4. A solar-powered strobe warning device for highways according to claim 2, characterized in that: The sensor acquisition device further includes a tilt sensor, a temperature and humidity sensor, a light intensity sensor, and a vibration sensor electrically connected to the input terminal of the controller. The preset control logic circuit further includes a fourth comparison circuit, a fifth comparison circuit, a sixth comparison circuit, and a seventh comparison circuit electrically connected to the tilt sensor, the temperature and humidity sensor, the light intensity sensor, and the vibration sensor, respectively. The output terminals of the fourth comparison circuit, the fifth comparison circuit, the sixth comparison circuit, and the seventh comparison circuit are electrically connected to the input terminal of the frequency control circuit.
5. A solar-powered strobe warning device for highways according to claim 4, characterized in that: It also includes a tilt monitoring device, which includes a data processing circuit and a tilt alarm threshold circuit. The tilt sensor is electrically connected to the input terminal of the data processing circuit, the output terminal of the data processing circuit is electrically connected to the wireless communication module and the tilt alarm threshold circuit, and the output terminal of the tilt alarm threshold circuit is electrically connected to the controller.
6. A solar-powered strobe warning device for highways according to claim 1, characterized in that: The strobe warning module includes a strobe warning light group, a dot matrix display unit, and a mode control circuit. The controller is used to send a mode selection command to the mode control circuit via the SPI bus. The controller is also used to drive the mode control circuit to parse the mode selection command and generate light group control signals and dot matrix drive commands. The controller is also used to control the start / stop and flashing frequency of the strobe warning light group according to the light group control signals. The controller is also used to display preset text information on the dot matrix display unit according to the dot matrix drive commands.
7. A solar-powered strobe warning device for highways according to claim 6, characterized in that: The strobe warning module also includes a strobe warning drive circuit, and the strobe warning light group includes a red and blue strobe light group and a yellow warning light group. The red and blue strobe light group and the yellow warning light group are electrically connected to the mode control circuit through the strobe warning drive circuit.

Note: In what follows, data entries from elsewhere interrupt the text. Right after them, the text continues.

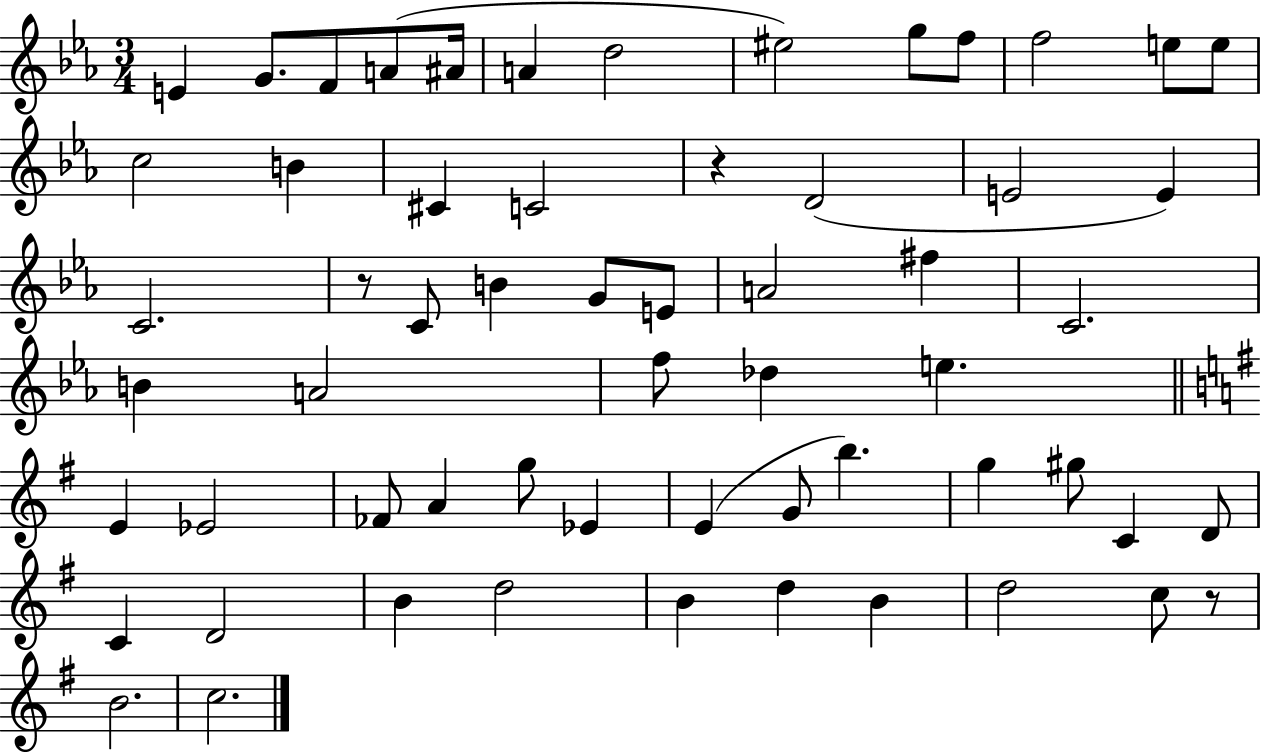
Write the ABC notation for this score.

X:1
T:Untitled
M:3/4
L:1/4
K:Eb
E G/2 F/2 A/2 ^A/4 A d2 ^e2 g/2 f/2 f2 e/2 e/2 c2 B ^C C2 z D2 E2 E C2 z/2 C/2 B G/2 E/2 A2 ^f C2 B A2 f/2 _d e E _E2 _F/2 A g/2 _E E G/2 b g ^g/2 C D/2 C D2 B d2 B d B d2 c/2 z/2 B2 c2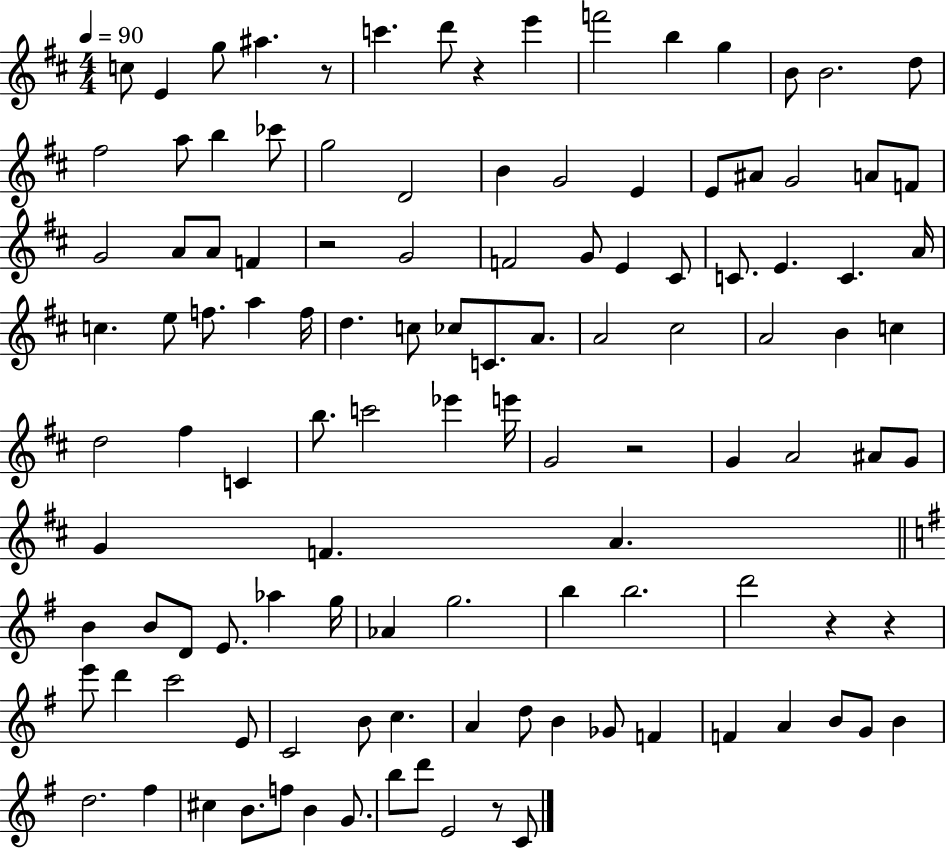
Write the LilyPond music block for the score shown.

{
  \clef treble
  \numericTimeSignature
  \time 4/4
  \key d \major
  \tempo 4 = 90
  c''8 e'4 g''8 ais''4. r8 | c'''4. d'''8 r4 e'''4 | f'''2 b''4 g''4 | b'8 b'2. d''8 | \break fis''2 a''8 b''4 ces'''8 | g''2 d'2 | b'4 g'2 e'4 | e'8 ais'8 g'2 a'8 f'8 | \break g'2 a'8 a'8 f'4 | r2 g'2 | f'2 g'8 e'4 cis'8 | c'8. e'4. c'4. a'16 | \break c''4. e''8 f''8. a''4 f''16 | d''4. c''8 ces''8 c'8. a'8. | a'2 cis''2 | a'2 b'4 c''4 | \break d''2 fis''4 c'4 | b''8. c'''2 ees'''4 e'''16 | g'2 r2 | g'4 a'2 ais'8 g'8 | \break g'4 f'4. a'4. | \bar "||" \break \key g \major b'4 b'8 d'8 e'8. aes''4 g''16 | aes'4 g''2. | b''4 b''2. | d'''2 r4 r4 | \break e'''8 d'''4 c'''2 e'8 | c'2 b'8 c''4. | a'4 d''8 b'4 ges'8 f'4 | f'4 a'4 b'8 g'8 b'4 | \break d''2. fis''4 | cis''4 b'8. f''8 b'4 g'8. | b''8 d'''8 e'2 r8 c'8 | \bar "|."
}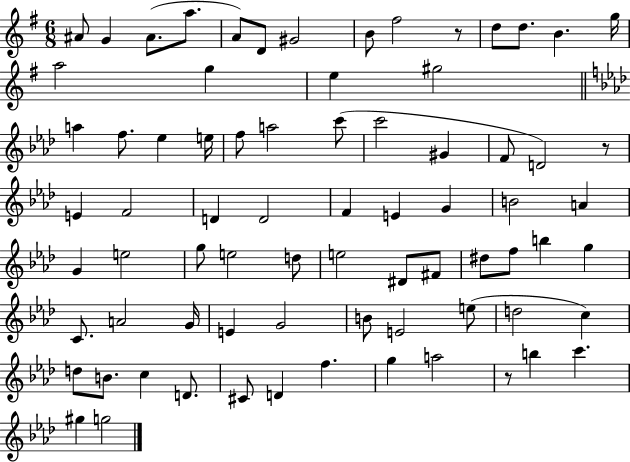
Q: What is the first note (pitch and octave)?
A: A#4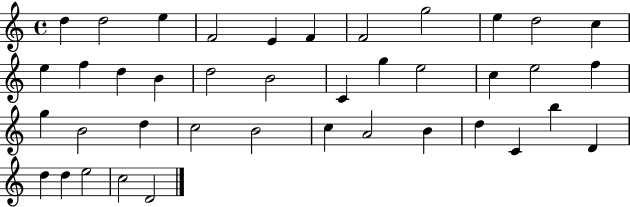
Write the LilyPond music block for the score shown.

{
  \clef treble
  \time 4/4
  \defaultTimeSignature
  \key c \major
  d''4 d''2 e''4 | f'2 e'4 f'4 | f'2 g''2 | e''4 d''2 c''4 | \break e''4 f''4 d''4 b'4 | d''2 b'2 | c'4 g''4 e''2 | c''4 e''2 f''4 | \break g''4 b'2 d''4 | c''2 b'2 | c''4 a'2 b'4 | d''4 c'4 b''4 d'4 | \break d''4 d''4 e''2 | c''2 d'2 | \bar "|."
}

8. A solar-powered strobe warning device for highways according to claim 6, characterized in that: The mode control circuit includes a programmable memory and a multiplexer. The programmable memory is used to store preset warning mode parameters, and the multiplexer is used to switch the output channel according to the mode selection command.
9. A solar-powered strobe warning device for highways according to claim 1, characterized in that: It also includes a voice module, which includes a voice control chip, a speaker, and a communication interface. The communication interface is electrically connected to the controller and is used to receive control signals. The voice control chip is electrically connected to the communication interface and is used to process and generate voice data. The speaker is electrically connected to the voice control chip and is used to play voice.